SOURCE TEXT:
Wolf v. United Railways Company v. Louis

Decision Date24 January 1911
Citation133 S.W. 1172,155 Mo.App. 125
PartiesBENJAMIN J. WOLF, Respondent, v. UNITED RAILWAYS COMPANY OF ST. LOUIS, Appellant
CourtMissouri Court of Appeals

Appeal from St. Louis City Circuit Court.--Hon. Hugo Muench, Judge.

REVERSED AND REMANDED.

Judgment reversed and cause remanded.

Glendy B. Arnold for appellant; Boyle & Priest of counsel.

The demurrer to the evidence should have been sustained: (a) There is no evidence that the alleged settlement, made by defendant with plaintiff's client, was without his written consent. Sec. 965, R. S. 1909; Marshall v Ferguson, 94 Mo.App. 175; State v. Hirsch, 45 Mo. 429; Swinhart v. Railroad, 207 Mo. 423, 434; Rex v. Rogers, 2 Camp 654; Rex v. Jarvis, 1 East. 311 (note); Little v. Thompson, 2nd Me. 228; Rex v. Hazy, 2 C. and P. 458; 1 Greenleaf on Ev sec. 78.

John J O'Conner for respondent.

(1) Under sec. 965, R. S. 1909, where an attorney has a contract with his client by which he is to receive for his fee a certain per cent of the amount recovered, and he serves written notice on the defendant of his contract, it then becomes the duty of the defendant to take such attorney into account on making any settlement or compromise with such client of her or his said claim, and when the defendant ignores such attorney, and settles such claim with said client without defendant having the written consent of such attorney to make such settlement, and the client fails to pay said attorney his fee, the defendant becomes liable to the attorney for the amount of his per cent designated in said contract. O'Connor v. Transit Co., 198 Mo. 641. (2) It is the defendant, and not the client, who shall secure the written consent of the attorney before settling with his client. Sec. 965, R. S. 1909. (3) But even though a negative averment may be necessary to the statement of a perfect cause of action, yet, being negative and the facts relating to it being peculiarly within the power or knowledge of the defendant, the establishment of such negative allegation is not an essential element in plaintiff's case, for, where the subject-matter of a negative averment lies within the knowledge of the other party, the averment it taken as true, unless disproved by that party. Fulwider v. Trenton Gas L. & P. Co., 216 Mo. 582; Long v. Nute, 123 Mo.App. 204.

REQUIRED TASKS:
1. According to the respondent's argument in the case report, why was the plaintiff not required to prove that the settlement was made without his written consent?
2. In the case report, which judge presided in the St. Louis City Circuit Court?

(Spatial question records)
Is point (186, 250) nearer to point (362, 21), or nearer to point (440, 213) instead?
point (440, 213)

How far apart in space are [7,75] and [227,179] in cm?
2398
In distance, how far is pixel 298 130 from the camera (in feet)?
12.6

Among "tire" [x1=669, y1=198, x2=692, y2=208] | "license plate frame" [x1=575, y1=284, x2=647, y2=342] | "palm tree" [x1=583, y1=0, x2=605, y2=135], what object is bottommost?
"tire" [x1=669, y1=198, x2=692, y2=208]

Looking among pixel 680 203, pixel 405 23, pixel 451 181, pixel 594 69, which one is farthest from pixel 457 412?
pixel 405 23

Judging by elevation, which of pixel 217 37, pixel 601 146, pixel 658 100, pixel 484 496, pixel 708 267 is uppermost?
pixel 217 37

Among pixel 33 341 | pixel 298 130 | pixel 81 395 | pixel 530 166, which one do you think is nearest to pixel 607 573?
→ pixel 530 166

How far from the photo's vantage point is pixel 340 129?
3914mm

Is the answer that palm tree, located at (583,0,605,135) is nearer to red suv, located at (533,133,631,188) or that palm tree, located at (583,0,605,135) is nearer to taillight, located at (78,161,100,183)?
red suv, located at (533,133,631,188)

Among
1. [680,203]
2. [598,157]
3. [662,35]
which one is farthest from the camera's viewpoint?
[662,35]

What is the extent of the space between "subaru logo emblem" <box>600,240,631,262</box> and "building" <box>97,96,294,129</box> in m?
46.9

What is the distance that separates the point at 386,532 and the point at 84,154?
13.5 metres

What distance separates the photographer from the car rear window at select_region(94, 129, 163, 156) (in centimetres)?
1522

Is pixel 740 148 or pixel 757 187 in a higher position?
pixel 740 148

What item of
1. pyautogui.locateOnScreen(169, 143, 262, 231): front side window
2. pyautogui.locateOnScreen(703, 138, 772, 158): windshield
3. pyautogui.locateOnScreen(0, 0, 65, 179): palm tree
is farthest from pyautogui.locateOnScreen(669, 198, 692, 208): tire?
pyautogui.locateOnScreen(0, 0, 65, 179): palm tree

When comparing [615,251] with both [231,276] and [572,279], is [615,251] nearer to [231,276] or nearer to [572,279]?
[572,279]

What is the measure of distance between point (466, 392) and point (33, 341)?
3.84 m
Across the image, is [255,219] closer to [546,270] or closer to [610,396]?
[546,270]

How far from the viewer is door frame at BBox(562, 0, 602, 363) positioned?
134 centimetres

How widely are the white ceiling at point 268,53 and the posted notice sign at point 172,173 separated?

OUTPUTS IN ORDER:
1. The facts behind that negative allegation were peculiarly within the defendant's power or knowledge. Where the subject matter of a negative averment lies within the other party's knowledge, the averment is taken as true unless that party disproves it.

2. Hon. Hugo Muench